T. BECKET ADAMS: When crazy is too crazy even for the base.

We stopped being a scientific people,” [Bill] Maher lamented of the left.

Insisted [Patton] Oswalt, “But the left certainly stayed scientific.”

“No, they didn’t,” the HBO host replied, “We started to teach: ‘Every baby is, I don’t know, let’s not even put [male or female] on the birth certificate’!”

“When were we teaching that?” asked an incredulous Oswalt, who is otherwise extremely online and opinionated about politics and the culture wars.

“Teaching it?” Maher shot back. “It was a law here in California!”

“I don’t remember that,” his guest replied, sounding genuinely surprised.

When it comes to the Democratic base, Oswalt’s reaction is not so uncommon.

During the 2024 presidential election, supporters of Democratic nominee Kamala Harris often scoffed at the allegations lobbed by Republican nominee Donald Trump. Harris’s boosters in the press and elsewhere claimed confidently that the things Trump said about Harris were merely inventions of the right-wing fever swamps.

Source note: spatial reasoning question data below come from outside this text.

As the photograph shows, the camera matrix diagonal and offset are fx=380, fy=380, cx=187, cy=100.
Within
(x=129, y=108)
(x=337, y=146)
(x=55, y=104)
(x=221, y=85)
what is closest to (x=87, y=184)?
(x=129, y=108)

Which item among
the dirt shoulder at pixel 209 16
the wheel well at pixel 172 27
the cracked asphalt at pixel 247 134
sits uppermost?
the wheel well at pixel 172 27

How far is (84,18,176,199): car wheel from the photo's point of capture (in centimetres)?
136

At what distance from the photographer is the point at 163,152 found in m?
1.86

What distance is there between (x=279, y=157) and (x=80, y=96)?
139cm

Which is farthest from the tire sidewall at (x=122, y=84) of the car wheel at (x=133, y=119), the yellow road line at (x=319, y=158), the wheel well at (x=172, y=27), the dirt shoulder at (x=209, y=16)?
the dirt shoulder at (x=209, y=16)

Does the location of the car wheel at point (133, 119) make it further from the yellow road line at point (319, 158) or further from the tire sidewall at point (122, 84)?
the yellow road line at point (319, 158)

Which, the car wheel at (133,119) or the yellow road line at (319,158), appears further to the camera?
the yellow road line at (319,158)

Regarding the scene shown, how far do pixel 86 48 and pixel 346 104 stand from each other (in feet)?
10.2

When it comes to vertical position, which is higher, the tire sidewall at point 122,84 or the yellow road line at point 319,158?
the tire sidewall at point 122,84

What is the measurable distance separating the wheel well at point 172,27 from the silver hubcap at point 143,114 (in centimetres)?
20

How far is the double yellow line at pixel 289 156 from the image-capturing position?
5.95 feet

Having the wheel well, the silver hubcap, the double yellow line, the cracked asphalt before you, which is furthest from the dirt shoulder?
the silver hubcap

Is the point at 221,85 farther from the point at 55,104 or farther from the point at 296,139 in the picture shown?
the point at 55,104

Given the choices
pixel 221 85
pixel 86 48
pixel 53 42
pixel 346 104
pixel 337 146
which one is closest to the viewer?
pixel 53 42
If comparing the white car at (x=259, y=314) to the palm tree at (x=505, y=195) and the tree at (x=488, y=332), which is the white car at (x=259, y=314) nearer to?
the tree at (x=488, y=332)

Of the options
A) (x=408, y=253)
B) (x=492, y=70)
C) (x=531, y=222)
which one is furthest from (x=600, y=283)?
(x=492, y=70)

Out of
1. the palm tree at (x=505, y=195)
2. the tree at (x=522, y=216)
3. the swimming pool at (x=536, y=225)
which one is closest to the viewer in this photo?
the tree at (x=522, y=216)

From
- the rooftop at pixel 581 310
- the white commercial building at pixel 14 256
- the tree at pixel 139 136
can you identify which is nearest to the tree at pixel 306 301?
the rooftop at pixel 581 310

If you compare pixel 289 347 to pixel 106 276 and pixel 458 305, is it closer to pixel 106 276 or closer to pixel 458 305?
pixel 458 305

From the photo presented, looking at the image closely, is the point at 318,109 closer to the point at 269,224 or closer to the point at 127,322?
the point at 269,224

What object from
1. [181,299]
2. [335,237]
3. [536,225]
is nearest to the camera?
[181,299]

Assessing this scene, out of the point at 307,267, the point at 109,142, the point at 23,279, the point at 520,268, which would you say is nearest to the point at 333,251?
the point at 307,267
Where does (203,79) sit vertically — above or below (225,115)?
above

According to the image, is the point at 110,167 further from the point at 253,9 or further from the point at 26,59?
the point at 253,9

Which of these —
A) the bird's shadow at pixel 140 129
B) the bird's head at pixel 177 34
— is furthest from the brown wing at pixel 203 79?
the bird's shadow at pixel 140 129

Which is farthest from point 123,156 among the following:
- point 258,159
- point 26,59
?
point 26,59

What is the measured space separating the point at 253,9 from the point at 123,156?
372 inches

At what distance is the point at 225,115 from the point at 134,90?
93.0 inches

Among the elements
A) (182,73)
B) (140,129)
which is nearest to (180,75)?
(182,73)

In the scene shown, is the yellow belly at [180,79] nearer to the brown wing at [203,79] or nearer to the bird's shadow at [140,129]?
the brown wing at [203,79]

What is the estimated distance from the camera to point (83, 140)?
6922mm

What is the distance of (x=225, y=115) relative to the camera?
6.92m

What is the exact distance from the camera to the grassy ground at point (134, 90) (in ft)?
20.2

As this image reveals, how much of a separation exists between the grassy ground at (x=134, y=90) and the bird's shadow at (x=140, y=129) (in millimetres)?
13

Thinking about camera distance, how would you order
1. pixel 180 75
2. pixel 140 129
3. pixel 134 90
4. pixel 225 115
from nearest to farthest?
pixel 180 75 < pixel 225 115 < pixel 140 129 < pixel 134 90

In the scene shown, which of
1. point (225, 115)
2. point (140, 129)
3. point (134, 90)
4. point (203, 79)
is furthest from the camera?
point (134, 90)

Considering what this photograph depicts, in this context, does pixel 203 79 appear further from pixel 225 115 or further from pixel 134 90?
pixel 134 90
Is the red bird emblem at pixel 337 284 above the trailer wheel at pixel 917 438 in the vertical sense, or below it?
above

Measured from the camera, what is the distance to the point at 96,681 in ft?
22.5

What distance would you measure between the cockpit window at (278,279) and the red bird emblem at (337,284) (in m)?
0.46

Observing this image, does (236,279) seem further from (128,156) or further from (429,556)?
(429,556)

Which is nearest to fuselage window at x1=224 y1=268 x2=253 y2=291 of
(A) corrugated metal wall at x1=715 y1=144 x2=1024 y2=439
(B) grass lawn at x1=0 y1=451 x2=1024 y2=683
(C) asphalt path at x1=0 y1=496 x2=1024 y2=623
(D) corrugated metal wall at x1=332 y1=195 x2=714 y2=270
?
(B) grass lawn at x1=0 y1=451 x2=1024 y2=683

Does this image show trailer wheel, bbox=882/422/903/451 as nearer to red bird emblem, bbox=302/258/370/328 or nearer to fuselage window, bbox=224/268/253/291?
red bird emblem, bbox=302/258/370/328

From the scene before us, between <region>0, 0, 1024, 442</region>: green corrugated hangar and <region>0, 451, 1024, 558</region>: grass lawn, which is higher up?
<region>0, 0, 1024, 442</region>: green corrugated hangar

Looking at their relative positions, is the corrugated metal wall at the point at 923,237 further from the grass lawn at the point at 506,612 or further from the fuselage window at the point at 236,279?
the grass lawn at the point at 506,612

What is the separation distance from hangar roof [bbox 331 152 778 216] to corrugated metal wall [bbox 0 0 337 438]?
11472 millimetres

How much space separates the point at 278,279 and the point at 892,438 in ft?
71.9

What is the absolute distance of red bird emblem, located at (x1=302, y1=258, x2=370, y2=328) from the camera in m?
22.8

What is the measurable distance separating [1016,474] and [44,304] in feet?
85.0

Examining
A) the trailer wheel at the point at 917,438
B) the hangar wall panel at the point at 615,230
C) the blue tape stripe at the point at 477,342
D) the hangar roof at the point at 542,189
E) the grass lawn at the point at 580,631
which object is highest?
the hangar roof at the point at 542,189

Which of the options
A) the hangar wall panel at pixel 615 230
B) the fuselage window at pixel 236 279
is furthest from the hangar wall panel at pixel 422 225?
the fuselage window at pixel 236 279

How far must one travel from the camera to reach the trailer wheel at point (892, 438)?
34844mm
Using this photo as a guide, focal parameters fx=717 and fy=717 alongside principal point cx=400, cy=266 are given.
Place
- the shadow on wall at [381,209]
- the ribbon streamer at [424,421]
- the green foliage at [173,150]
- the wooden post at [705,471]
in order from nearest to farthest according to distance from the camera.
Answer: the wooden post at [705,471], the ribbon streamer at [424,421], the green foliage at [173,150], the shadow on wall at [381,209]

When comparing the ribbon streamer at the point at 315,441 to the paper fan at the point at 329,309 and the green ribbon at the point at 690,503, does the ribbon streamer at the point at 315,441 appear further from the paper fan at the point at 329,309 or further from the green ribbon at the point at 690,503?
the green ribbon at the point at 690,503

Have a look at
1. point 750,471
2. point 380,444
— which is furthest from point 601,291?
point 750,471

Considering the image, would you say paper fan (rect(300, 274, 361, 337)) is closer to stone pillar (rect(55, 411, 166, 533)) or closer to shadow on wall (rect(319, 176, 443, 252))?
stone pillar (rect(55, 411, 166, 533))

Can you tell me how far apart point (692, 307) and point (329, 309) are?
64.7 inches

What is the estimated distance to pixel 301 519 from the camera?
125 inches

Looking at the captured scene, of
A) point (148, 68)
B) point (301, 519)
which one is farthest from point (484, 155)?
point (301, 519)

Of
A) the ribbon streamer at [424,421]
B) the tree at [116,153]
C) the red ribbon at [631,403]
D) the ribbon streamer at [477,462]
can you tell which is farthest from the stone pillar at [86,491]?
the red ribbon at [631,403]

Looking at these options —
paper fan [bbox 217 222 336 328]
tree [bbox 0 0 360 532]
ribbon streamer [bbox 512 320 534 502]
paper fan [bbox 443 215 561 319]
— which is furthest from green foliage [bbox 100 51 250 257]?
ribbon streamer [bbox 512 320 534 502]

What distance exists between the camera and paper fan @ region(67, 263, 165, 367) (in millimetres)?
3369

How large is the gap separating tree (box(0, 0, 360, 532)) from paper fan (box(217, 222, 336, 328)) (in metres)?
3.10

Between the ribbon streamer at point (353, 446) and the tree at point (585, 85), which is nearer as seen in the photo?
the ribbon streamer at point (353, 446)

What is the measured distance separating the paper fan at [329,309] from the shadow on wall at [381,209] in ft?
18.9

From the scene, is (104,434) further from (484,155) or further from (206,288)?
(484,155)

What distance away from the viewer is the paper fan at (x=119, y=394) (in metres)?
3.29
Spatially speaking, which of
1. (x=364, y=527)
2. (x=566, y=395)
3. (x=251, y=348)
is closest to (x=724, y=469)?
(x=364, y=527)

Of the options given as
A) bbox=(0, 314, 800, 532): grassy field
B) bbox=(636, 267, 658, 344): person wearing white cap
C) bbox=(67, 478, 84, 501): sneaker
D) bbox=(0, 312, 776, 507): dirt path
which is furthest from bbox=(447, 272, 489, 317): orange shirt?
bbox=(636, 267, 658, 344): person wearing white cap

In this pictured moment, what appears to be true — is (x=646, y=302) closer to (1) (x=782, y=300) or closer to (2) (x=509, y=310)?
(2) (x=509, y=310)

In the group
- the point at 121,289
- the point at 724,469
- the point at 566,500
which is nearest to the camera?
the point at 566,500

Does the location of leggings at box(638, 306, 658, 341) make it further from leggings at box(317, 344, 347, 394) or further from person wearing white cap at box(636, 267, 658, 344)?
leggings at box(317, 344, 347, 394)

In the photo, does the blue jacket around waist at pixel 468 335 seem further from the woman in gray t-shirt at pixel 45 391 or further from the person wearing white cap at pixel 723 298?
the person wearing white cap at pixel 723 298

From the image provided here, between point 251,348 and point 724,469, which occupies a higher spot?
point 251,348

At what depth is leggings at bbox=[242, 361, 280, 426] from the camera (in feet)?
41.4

The funny thing is: more often than not, Trump was accurately quoting Harris’s own positions back to her. It’s just that the positions themselves were too incredible for even her supporters to believe.

During a debate, Trump cited Harris’s documented support for taxpayer-funded sex-changes for illegal immigrants. This is a completely insane position for anyone to stake out, let alone a candidate hoping to win a general election. Don’t take my word for it. The New Yorker’s Susan Glasser, a reliable Democratic backer, thought the same thing. After the debate, she accused Trump of fabricating the attack line from thin air.

“What the hell was he talking about?” she wrote. “No one knows.”

Well, some of us did know, because Harris had indeed taken such a position, explaining both in writing and on camera how she had worked to get taxpayer-funded sex changes for prison inmates in California.